■ Exercise description
Extend the column on cliques below, beginning right after its closing question, "But what about those who are affected by these evil cliques?"

■ Selected excerpt

Countering Cliques: Just Say No
Arthur A. Garcia, staff writer
According to Webster’s
Dictionary, a clique is “a narrow, exclusive circle or group of persons;
especially: one held together by common interests, views, or purposes.”
That doesn’t sound that bad, but what about the group of people whose only
purpose in life is to make others feel bad.
At one
point in life, everyone has been a part of a clique. While in high school,
I was part of a group of people who were mainly band and theater members.
Wow, I was a nerd, but it was fun. I’m not going to lie and say we never
made fun of people, though I can say that we didn’t do things to anyone with
the intentions of making their lives miserable. When you’re a kid, and even
as an adult, judging is an innate trait. It’s something that we’ve all
done. As an adult, I might judge someone unknowingly in my mind, but I
guarantee you that I’m not going to ridicule them to the point of hurting
their feelings. My parents can be proud that they raised me, well,
semi-decently. I do have a heart.
I
noticed that my social circle was not very large, and so I decided to
attempt to be more of a social person. My lifestyle encouraged me to go out
and meet more people. Now I know why I chose to have a selected few as
friends. Some people are horrible.
I know
this sounds naïve, but it amazes me to see how people can constantly judge
other people for any little reason. The clothes they’re wearing, the
company they’re keeping, appearances, man, it goes on and on.
I’ve
come to the conclusion that people who constantly judge other people are
miserable. And it’s obvious that misery loves company. Therefore, they’re
always trying to make someone feel bad.
I pity
those people. I’m glad that I have good self esteem to the point that I
don’t let what other people might say about me get to me. But what about
those who are affected by these evil cliques?

(Excerpts of spatial question data)
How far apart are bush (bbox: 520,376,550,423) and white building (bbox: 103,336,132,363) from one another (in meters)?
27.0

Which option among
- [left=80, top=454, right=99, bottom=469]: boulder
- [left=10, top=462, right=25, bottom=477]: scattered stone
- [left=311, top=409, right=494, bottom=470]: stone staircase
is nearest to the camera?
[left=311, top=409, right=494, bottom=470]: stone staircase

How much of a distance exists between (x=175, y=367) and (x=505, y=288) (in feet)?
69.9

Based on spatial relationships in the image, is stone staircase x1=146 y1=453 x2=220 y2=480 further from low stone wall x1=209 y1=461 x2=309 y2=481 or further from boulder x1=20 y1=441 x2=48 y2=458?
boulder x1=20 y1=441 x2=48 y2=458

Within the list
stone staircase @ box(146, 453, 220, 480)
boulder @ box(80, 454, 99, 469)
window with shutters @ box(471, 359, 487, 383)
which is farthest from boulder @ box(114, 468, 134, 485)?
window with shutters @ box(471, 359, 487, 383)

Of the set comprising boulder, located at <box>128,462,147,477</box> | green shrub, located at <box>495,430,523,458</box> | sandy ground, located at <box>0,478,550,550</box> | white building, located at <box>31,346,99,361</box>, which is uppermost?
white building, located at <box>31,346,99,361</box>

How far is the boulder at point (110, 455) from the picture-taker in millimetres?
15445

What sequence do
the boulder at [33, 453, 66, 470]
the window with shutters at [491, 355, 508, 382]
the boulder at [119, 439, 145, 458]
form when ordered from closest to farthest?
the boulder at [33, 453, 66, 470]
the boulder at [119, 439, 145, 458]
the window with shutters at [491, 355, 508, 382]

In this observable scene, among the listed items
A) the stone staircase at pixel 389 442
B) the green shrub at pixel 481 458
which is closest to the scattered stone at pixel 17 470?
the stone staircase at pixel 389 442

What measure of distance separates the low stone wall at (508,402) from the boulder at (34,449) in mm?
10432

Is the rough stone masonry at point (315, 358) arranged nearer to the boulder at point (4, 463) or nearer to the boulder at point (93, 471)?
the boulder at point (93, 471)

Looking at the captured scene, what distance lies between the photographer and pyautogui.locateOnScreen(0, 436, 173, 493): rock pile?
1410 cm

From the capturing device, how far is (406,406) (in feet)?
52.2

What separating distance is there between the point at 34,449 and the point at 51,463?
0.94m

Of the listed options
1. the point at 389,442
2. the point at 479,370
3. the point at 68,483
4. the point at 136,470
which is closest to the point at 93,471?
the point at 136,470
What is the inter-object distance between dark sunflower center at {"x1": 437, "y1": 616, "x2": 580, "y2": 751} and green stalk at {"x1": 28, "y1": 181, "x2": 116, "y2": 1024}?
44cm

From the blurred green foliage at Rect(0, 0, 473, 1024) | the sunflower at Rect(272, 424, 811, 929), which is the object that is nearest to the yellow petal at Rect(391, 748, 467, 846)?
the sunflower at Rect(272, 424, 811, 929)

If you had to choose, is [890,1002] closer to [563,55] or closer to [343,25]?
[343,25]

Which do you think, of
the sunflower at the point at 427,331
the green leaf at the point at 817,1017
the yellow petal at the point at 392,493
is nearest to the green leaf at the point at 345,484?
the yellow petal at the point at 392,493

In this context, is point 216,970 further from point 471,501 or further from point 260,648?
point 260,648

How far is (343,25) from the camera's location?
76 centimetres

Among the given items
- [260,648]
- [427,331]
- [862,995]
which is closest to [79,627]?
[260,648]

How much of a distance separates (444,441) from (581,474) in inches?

■ Output of the task
I
guess in order to not be affected by what other people say, a person has to
be strong internally. I know that people who have nothing else better to do
than to make fun of others are pathetic. Granted this article does give to
those cliques what they desire, which is attention. But its sole purpose is
to help those affected to learn to not let what other people might say
bother them.
Sure,
they’ll give the dirty looks and the whispers will be there. But think
about how stupid they look when you don’t acknowledge them.
I love
people and having friends, but I refuse to be a part of a group of people
who find criticizing and judging others extracurricular. It doesn’t make
any sense to me.
You
can expect cliques in high school and during your adolescence. To see it
still going on while you’re an adult is ridiculous. I’m a strong believer
in karma, and it amuses me to think of the members of these bad cliques
eventually turning on each other. I don’t believe in wishing bad upon
another individual, but I also believe what goes around comes around.
The
best thing you can ever do if you feel that you are being harassed by a
clique is to ignore them. It’s going to make them even angrier, because
they see that they’re not getting to you.
Besides, you’re better than that to give them the satisfaction of being
bothered by whatever they might think. Remember, you’re always going to be
awesome.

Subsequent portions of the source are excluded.